* begin Data extract *

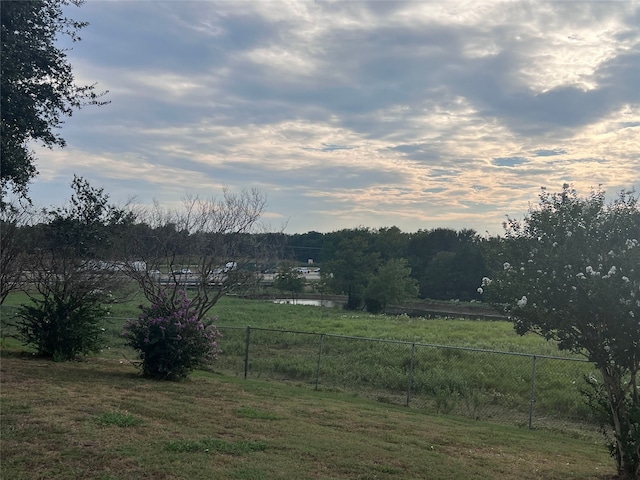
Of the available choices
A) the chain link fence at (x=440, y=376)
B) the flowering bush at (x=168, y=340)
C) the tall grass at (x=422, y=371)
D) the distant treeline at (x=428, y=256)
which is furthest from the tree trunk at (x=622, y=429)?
the distant treeline at (x=428, y=256)

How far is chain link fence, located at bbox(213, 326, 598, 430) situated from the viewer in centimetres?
1173

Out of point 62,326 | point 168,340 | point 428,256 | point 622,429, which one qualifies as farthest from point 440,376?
point 428,256

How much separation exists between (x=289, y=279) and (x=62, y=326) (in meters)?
43.2

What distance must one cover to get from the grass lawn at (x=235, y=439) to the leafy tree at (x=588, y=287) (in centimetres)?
105

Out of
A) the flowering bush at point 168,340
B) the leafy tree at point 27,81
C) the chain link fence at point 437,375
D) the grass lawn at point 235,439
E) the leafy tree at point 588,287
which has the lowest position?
the chain link fence at point 437,375

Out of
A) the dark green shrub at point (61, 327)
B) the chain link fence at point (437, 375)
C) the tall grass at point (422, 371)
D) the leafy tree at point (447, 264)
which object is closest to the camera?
the chain link fence at point (437, 375)

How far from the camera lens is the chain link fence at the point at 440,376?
11.7 m

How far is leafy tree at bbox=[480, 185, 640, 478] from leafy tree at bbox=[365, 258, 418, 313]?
42.7m

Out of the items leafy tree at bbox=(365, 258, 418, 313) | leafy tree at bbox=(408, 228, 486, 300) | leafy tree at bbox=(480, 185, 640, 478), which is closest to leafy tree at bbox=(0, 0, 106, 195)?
leafy tree at bbox=(480, 185, 640, 478)

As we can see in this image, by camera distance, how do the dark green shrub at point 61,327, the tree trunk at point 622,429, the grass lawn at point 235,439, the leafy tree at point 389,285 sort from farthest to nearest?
the leafy tree at point 389,285
the dark green shrub at point 61,327
the tree trunk at point 622,429
the grass lawn at point 235,439

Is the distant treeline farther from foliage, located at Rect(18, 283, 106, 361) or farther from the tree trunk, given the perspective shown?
the tree trunk

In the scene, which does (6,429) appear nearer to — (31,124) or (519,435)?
(31,124)

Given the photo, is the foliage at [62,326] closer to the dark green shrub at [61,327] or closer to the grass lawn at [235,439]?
the dark green shrub at [61,327]

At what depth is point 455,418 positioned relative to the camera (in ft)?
34.1
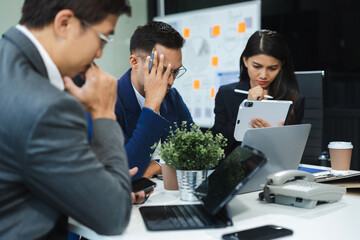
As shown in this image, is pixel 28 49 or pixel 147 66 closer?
pixel 28 49

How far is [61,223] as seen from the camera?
39.4 inches

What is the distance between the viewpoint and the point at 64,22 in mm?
889

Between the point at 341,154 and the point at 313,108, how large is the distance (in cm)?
77

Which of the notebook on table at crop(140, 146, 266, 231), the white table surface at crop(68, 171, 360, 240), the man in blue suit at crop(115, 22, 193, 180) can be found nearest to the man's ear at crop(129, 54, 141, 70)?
the man in blue suit at crop(115, 22, 193, 180)

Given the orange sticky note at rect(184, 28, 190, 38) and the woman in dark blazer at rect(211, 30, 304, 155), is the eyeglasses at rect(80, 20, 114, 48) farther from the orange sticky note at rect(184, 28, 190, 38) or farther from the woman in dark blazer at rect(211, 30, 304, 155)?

* end Data extract *

Written instruction: Return the lines of the listing above word for word, starting at the line that contains "As shown in" and ending at the last line of the listing.

Output for this exercise:
As shown in this image, is pixel 28 49 or pixel 147 66 closer?
pixel 28 49

How far is [61,223] as seen from the camera?
39.4 inches

What is the distance between the viewpoint and the point at 64,22 in mm?
889

Between the point at 341,154 and the point at 313,108, how large is the distance (in cm)?
77

Which of the notebook on table at crop(140, 146, 266, 231), the white table surface at crop(68, 171, 360, 240), the man in blue suit at crop(115, 22, 193, 180) can be found nearest to the man's ear at crop(129, 54, 141, 70)?
the man in blue suit at crop(115, 22, 193, 180)

Given the orange sticky note at rect(184, 28, 190, 38) and the woman in dark blazer at rect(211, 30, 304, 155), is the eyeglasses at rect(80, 20, 114, 48) farther from the orange sticky note at rect(184, 28, 190, 38) or farther from the woman in dark blazer at rect(211, 30, 304, 155)?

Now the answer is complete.